Content starts

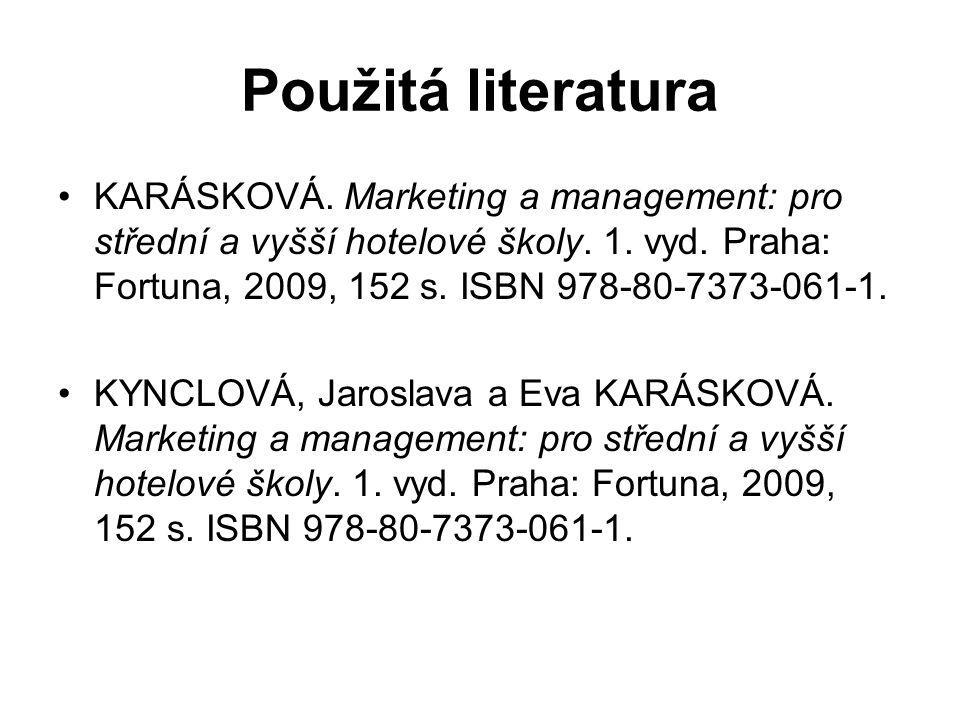 Použitá literatura KARÁSKOVÁ. Marketing a management: pro střední a vyšší hotelové školy.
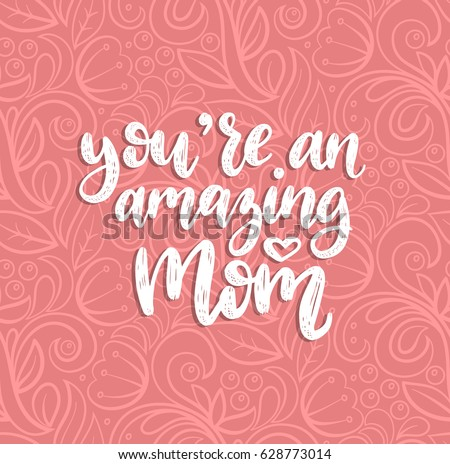 You Are An Amazing Mom vector calligraphic inscription. Happy Mother's Day hand lettering illustration on abstract background for greeting card, festive poster etc.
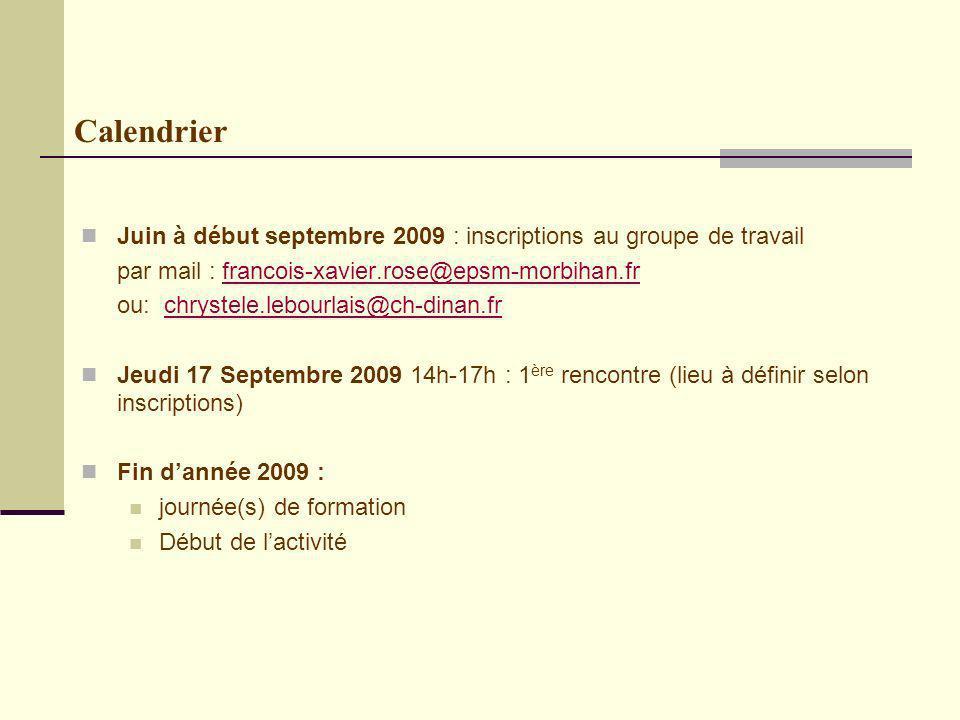 Calendrier Juin à début septembre 2009 : inscriptions au groupe de travail par mail : francois-xavier.rose@epsm-morbihan.frfrancois-xavier.rose@epsm-morbihan.fr ou: chrystele.lebourlais@ch-dinan.frchrystele.lebourlais@ch-dinan.fr Jeudi 17 Septembre 2009 14h-17h : 1 ère rencontre (lieu à définir selon inscriptions) Fin dannée 2009 : journée(s) de formation Début de lactivité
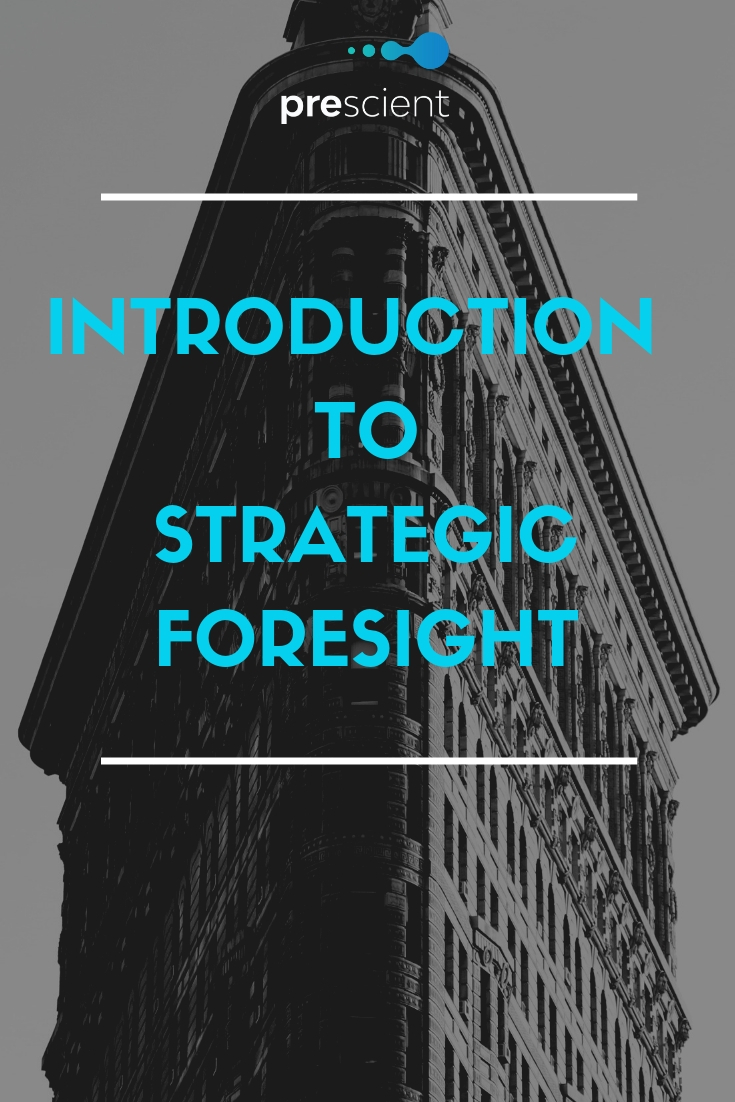Introduction to Strategic Foresight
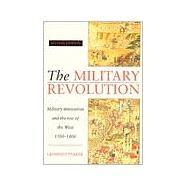 The Military Revolution: Military Innovation and the Rise of the West, 1500–1800 by Geoffrey Parker, 9780521479585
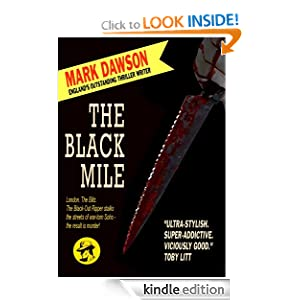 Free Kindle Book: The Black Mile, by Mark Dawson. Publisher: Black Dog Publishing (March 18, 2012)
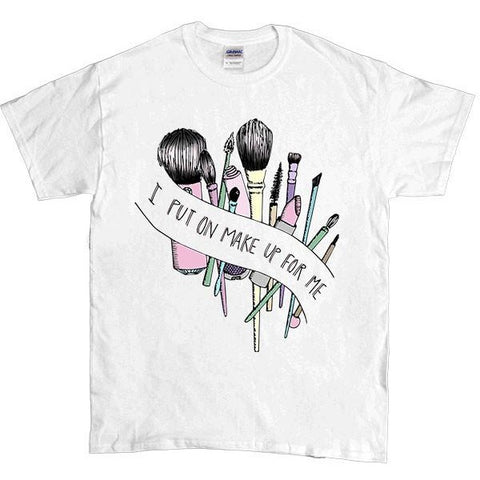 I Put On Make Up For Me -- Unisex T-Shirt
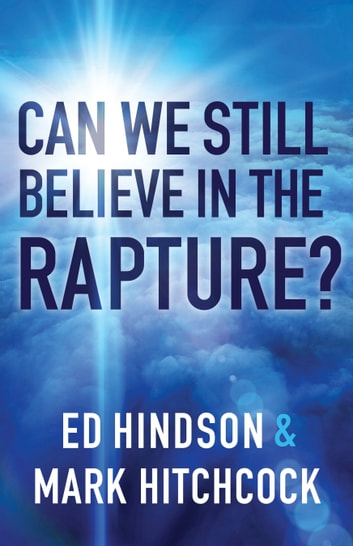 Can We Still Believe in the Rapture? ebook by Mark Hitchcock,Ed Hindson
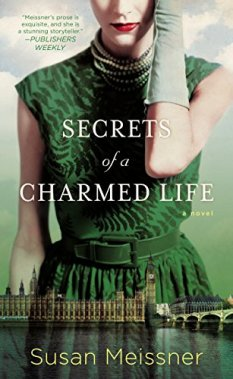 Secrets of a Charmed Life Susan Meissner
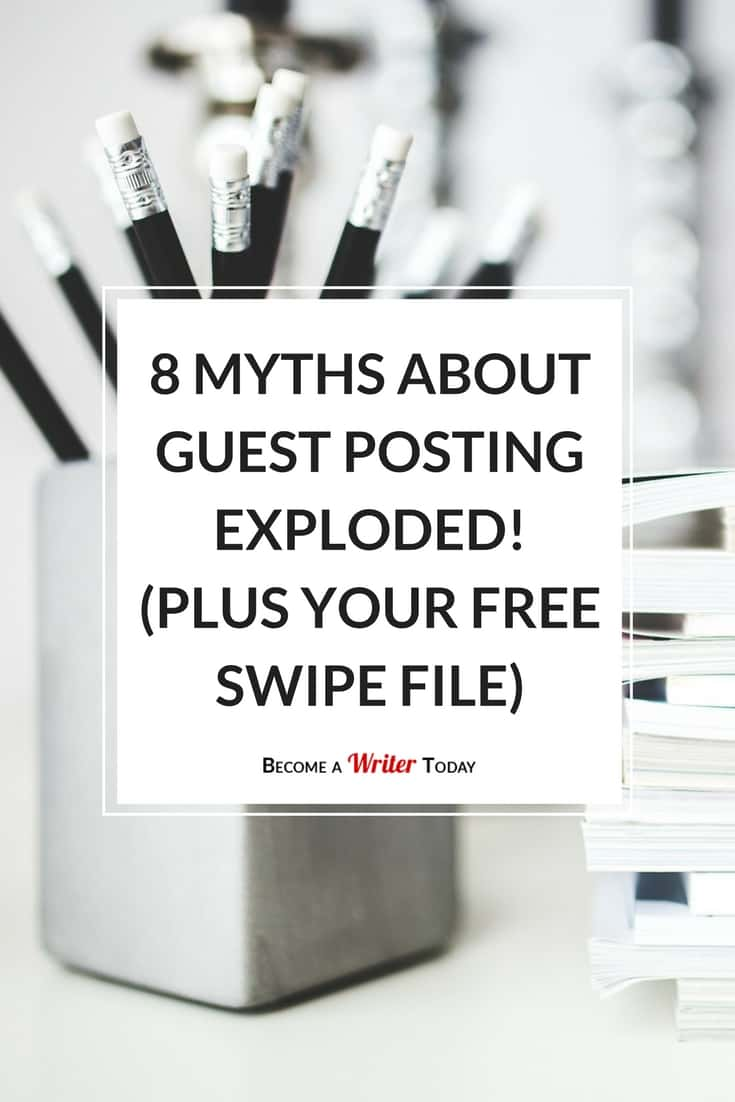 8 Myths about Guest Posting Exploded! (Plus Your Free Swipe File)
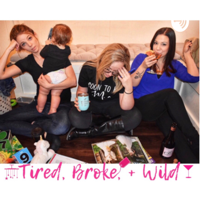 Tired, Broke, + Wild podcast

Content ends

→ **Work instructions**
Output the data exactly. Leave every picture out.

→ **Answer to the problem**
 Použitá literatura KARÁSKOVÁ. Marketing a management: pro střední a vyšší hotelové školy.
 You Are An Amazing Mom vector calligraphic inscription. Happy Mother's Day hand lettering illustration on abstract background for greeting card, festive poster etc.
 Calendrier Juin à début septembre 2009 : inscriptions au groupe de travail par mail : francois-xavier.rose@epsm-morbihan.frfrancois-xavier.rose@epsm-morbihan.fr ou: chrystele.lebourlais@ch-dinan.frchrystele.lebourlais@ch-dinan.fr Jeudi 17 Septembre 2009 14h-17h : 1 ère rencontre (lieu à définir selon inscriptions) Fin dannée 2009 : journée(s) de formation Début de lactivité
Introduction to Strategic Foresight
 The Military Revolution: Military Innovation and the Rise of the West, 1500–1800 by Geoffrey Parker, 9780521479585
 Free Kindle Book: The Black Mile, by Mark Dawson. Publisher: Black Dog Publishing (March 18, 2012)
 I Put On Make Up For Me -- Unisex T-Shirt
 Can We Still Believe in the Rapture? ebook by Mark Hitchcock,Ed Hindson
 Secrets of a Charmed Life Susan Meissner
 8 Myths about Guest Posting Exploded! (Plus Your Free Swipe File)
 Tired, Broke, + Wild podcast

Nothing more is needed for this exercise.